1. A lightweight integrated recognition method for a trash sorting image, comprising:

step 7, inputting the current training sets of the two lightweight integrated classifier units into the lightweight integrated recognition network and the basic prediction model to obtain a prediction result; aiming at a lightweight integrated classifier unit B1, screening training set samples in which a predicted result belongs to a first type of error, enhancing the training set samples, and adding the training set samples to a current training set of the lightweight integrated classifier unit B1; aiming at a lightweight integrated classifier unit B2, screening training set samples in which a predicted result belongs to a second class of errors, enhancing the training set samples, and adding the training set samples to a current training set; re-executing the step 4-6 until light integrated identification of the test set garbage sorting image is completed;

the first type of error and the second type of error are defined as: the method comprises the steps of randomly dividing the label category of the garbage sorting image into two major categories A1 and A2, defining the condition that the actual label in the current training set belongs to A1 and the predicted result belongs to A2 as a first type error, and defining the condition that the actual label in the current training set belongs to A2 and the predicted result belongs to A1 as a second type error.

2. The lightweight integrated recognition method for garbage sorting images according to claim 1, wherein the base prediction model employs MobileNetV2.

3. The lightweight integrated recognition method for spam images of claim 1, wherein the label categories of spam images comprise: cardboard, metal, plastic, glass, paper, other waste.

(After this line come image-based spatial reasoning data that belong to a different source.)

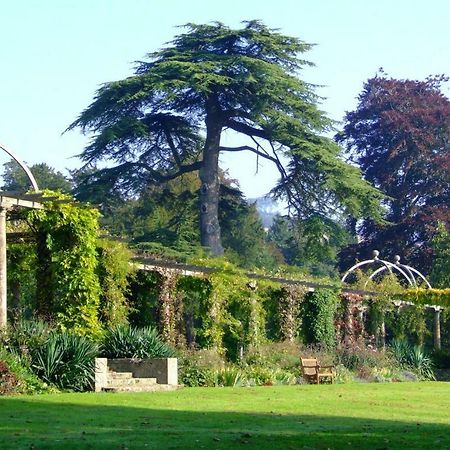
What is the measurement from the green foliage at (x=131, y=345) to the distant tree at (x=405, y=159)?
3180 cm

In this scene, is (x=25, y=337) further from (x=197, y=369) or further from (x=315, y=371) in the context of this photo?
(x=315, y=371)

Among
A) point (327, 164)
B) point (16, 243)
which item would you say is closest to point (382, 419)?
point (16, 243)

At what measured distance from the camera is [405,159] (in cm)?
5778

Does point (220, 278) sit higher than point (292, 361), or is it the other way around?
point (220, 278)

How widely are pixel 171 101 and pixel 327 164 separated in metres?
6.71

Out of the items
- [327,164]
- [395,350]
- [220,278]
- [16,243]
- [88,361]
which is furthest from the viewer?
[327,164]

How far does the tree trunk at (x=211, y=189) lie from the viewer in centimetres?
4544

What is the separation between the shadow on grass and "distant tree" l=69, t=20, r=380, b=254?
1052 inches

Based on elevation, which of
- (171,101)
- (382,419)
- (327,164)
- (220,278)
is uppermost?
(171,101)

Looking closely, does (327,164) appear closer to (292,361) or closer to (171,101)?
(171,101)

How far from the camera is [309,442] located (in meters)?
12.5

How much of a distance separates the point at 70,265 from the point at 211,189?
71.1 ft

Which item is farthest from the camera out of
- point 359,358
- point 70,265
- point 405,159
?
point 405,159

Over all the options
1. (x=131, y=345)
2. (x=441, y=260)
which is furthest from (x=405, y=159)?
(x=131, y=345)
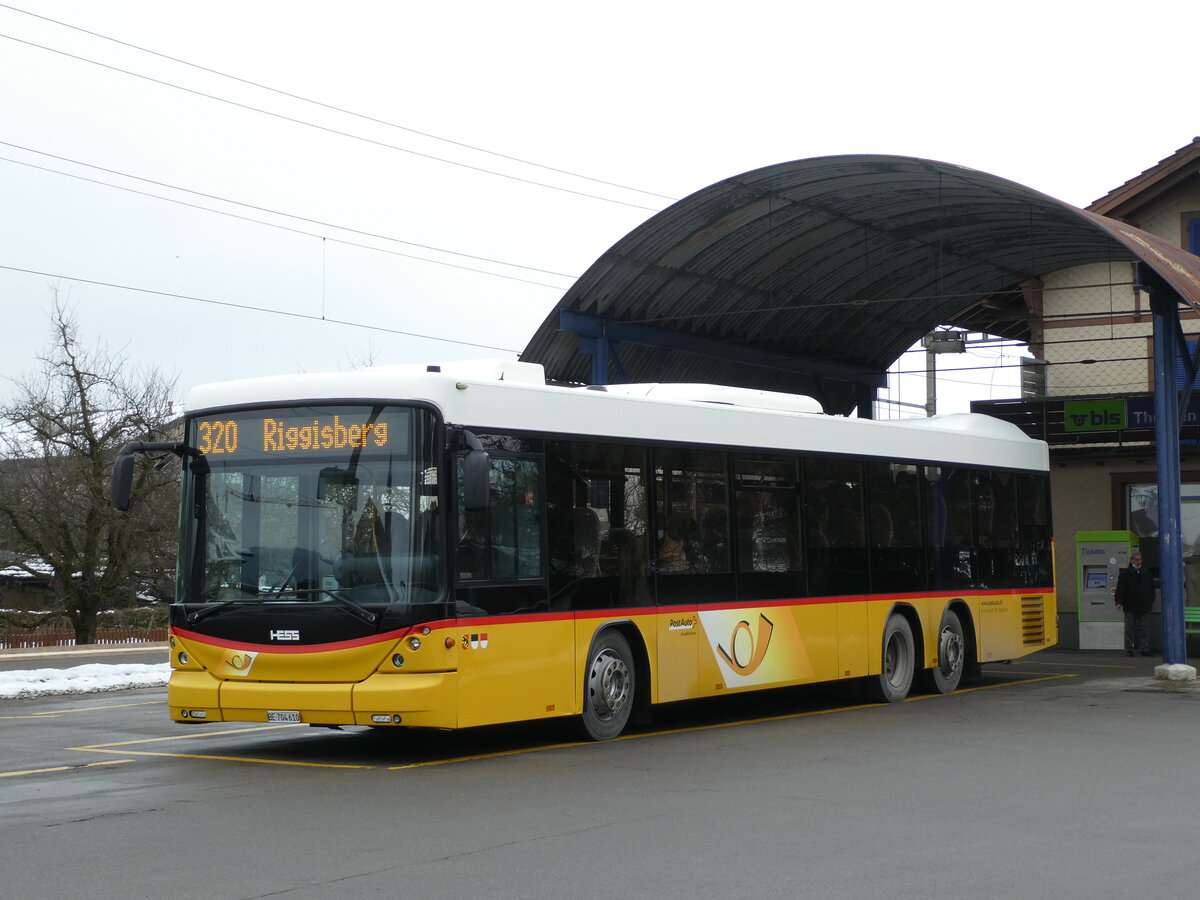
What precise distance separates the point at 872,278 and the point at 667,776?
18110 millimetres

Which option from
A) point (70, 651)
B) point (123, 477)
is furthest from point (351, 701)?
point (70, 651)

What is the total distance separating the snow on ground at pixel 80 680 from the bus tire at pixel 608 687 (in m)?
9.81

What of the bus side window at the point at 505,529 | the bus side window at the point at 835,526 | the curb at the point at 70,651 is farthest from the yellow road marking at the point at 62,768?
the curb at the point at 70,651

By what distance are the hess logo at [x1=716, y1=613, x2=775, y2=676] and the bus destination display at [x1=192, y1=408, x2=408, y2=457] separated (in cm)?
428

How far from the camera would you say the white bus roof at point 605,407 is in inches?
472

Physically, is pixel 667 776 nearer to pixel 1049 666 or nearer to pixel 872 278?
pixel 1049 666

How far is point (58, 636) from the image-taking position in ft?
142

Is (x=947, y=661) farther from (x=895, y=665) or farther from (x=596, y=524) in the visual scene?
(x=596, y=524)

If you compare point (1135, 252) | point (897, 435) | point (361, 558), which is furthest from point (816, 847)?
point (1135, 252)

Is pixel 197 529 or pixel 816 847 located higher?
pixel 197 529

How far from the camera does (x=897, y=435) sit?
17922 millimetres

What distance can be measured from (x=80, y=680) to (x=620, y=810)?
1399cm

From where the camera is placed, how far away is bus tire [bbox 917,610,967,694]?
60.4ft

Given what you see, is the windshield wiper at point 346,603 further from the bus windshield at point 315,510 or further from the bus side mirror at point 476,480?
the bus side mirror at point 476,480
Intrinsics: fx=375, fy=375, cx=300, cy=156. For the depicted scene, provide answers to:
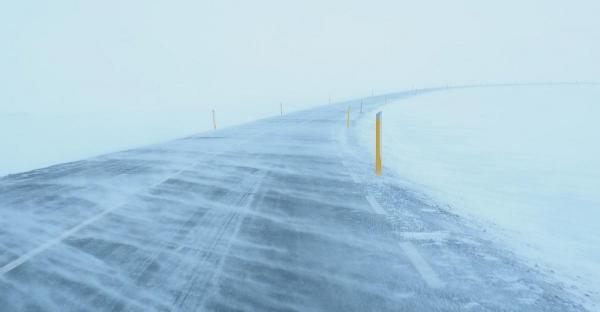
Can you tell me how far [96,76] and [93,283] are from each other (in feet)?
222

4. The lightweight integrated recognition method for spam sorting images according to claim 1, wherein the sample enhancement processing in step 7, in particular the copying of the samplePart and go->Enhancement treatment of the copies, i.e.corresponding increase +/for each sample screened>A new sample of the correlation;

5. The lightweight integrated recognition method for garbage sorting images according to claim 1, wherein when the lightweight integrated classifier unit is retrained using the current training set obtained after the reinforcement processing of step 7, returning to step 4, the on-line reinforcement complexity of the garbage sorting images is reduced within a given range of magnitudes; the online complexity enhancement method comprises the following steps: the range of random image interception, the random color dithering range and the number of the on-line enhancement modes applied;

the smaller the random interception range of the image is, the greater the on-line enhancement complexity is; the larger the random color dithering range is, the larger the on-line enhancement complexity is; the greater the number of online enhancements applied, the greater the online enhancement complexity.